We all know examples of this bias, especially as it becomes more extreme. We have seen that bias can extend into overt prejudice: a racist, for example, is very explicit about her favoritism. Alternatively, we might know people who have experienced so much racism from the dominant social group that they have grown distrustful of any member of that group. (As we shall see, tribalism grows through the perception of and reaction to threat. Sometimes that threat is real and sometimes it isn’t, but it is the perception that matters.) But the hard fact is that the difference between all of us and the racist is one of degree. The racist constructs her very identity around her inability to perceive the world accurately, but none of us are immune. Bias is operative in all of us, even if we insist that it is not. Like all biases, the in-group bias is not conscious. And that means that we don’t always know that we are acting in a biased way, and we are always incapable of fully appreciating bias’s effects. 

Just as every us creates a them, favoritism toward some necessitates prejudice against others. For all of us, defining anyone as them affords that individual a different and diminished status. In short, the drive to form groups, the inclination to favor members over nonmembers, is of a piece with the fact that we have less connection to them, less inclination to trust them, and less investment in their winning. In fact, we are actually invested in their losing, even when we don’t win. In the Klee and Kandinsky group experiment, a statistical analysis of the boys’ decisions showed that their choices didn’t lead to the maximum payoff for their side. Instead, the boys sought the maximum possible difference between their side and the other. In other words, the boys of Team Kandinsky were more interested in being as far ahead of Klee folk as possible than they were in making more money for themselves. The authors of study concluded, “It is the winning that seems more important to them.” 

The flip side is likewise manifested neurologically. Mina Cikara examined brain activity of Red Sox and Yankees fans while showing them an animated baseball game. These subjects were selected based on their knowledge of their team as well as their level of passion both for their team and against the other one. (Thatis, it was not enough that they loved their team; they also had to hate the opposing one.) Participants showed signs of pleasure when their team succeeded and pain when they failed. No surprise there. But the same patterns were elicited when their hated rival did badly or well. In fact, this pleasure obtained even when the failure took place against some other team: even when the Red Sox lost a game against the Orioles, for example, Yankees fans felt pleasure. In short, from a neurological point of view, the pleasure associated with my tribe’s winning and your tribe’s losing is quite similar. Schadenfreude is not a feeling that we are proud to have. It is a genuinely guilty pleasure – but it is real. 
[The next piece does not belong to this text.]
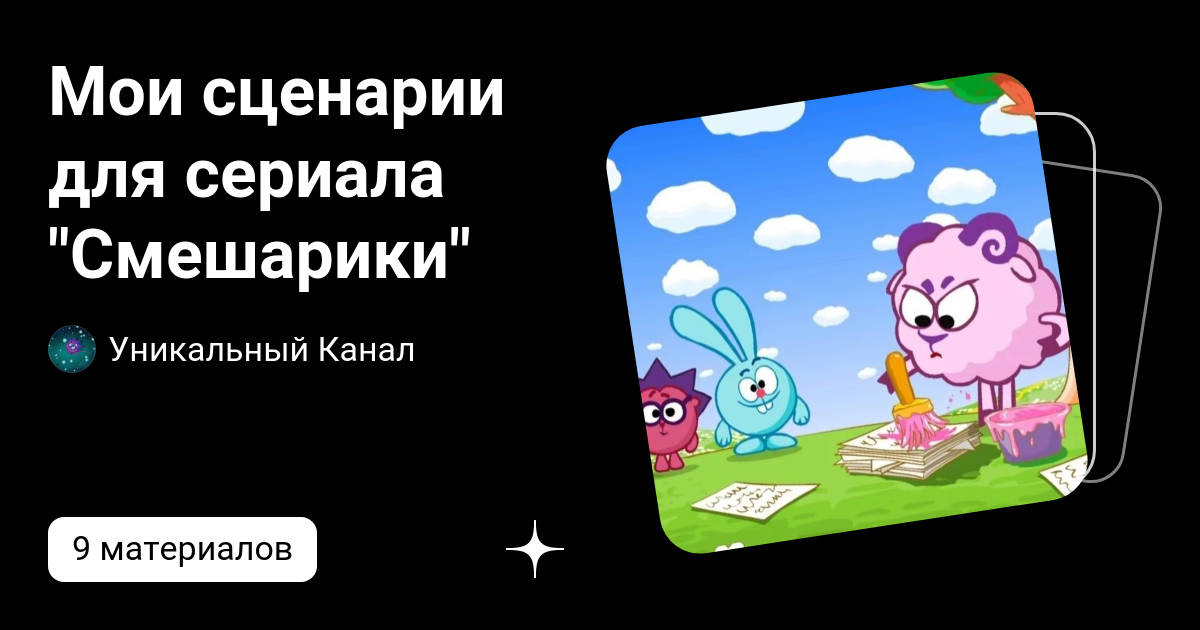 расписание мультиков на канале в гостях у сказки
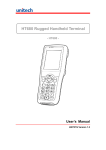 HT680 Rugged Handheld Terminal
Worse, because we attach less significance to them, because we feel pleasure when they lose, we also are less interested in distinctions within that group. Just as types of beers are irrelevant to someone who drinks iced tea, all of us are less invested in them. Therefore, there is a neurological foundation for the bigot’s almost inevitable claim: “They’re all alike.” But here again, the same inclination that leads a bigot to say vile things is present in all of us. We all possess the tribal instinct, and that instinct simply makes it easier for us to diminish individual differences among those outside our group. Ultimately, tribalism leads to dehumanization of the other. In languages all over the world, the word for our group, for us, corresponds to the word for human. (For example, the English word barbarian comes from an ancient Greek word for people who did not speak Greek.) And people attribute human descriptors (person, people, citizens) to members of their tribe, while they are more likely to use animal words (e.g., wild, creature, breed) to outsiders. If you are not part of us, you are literally less of a human being.
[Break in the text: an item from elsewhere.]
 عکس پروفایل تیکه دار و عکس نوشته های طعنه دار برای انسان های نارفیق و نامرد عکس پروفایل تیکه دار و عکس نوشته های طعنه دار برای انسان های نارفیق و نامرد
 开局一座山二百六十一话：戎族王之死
This trail from dehumanization to discrimination reveals a natural human inclination. We might not be aware of it. But it is the rare human being who does not manifest this legacy of our tribal beginnings. Again, the danger of bias only begins with bigotry and unfairness. When this impulse to dehumanize is unchecked, us and them grows from unconscious favoritism to animus, enmity, and ultimately violence. Few patterns are more frequently represented in human history.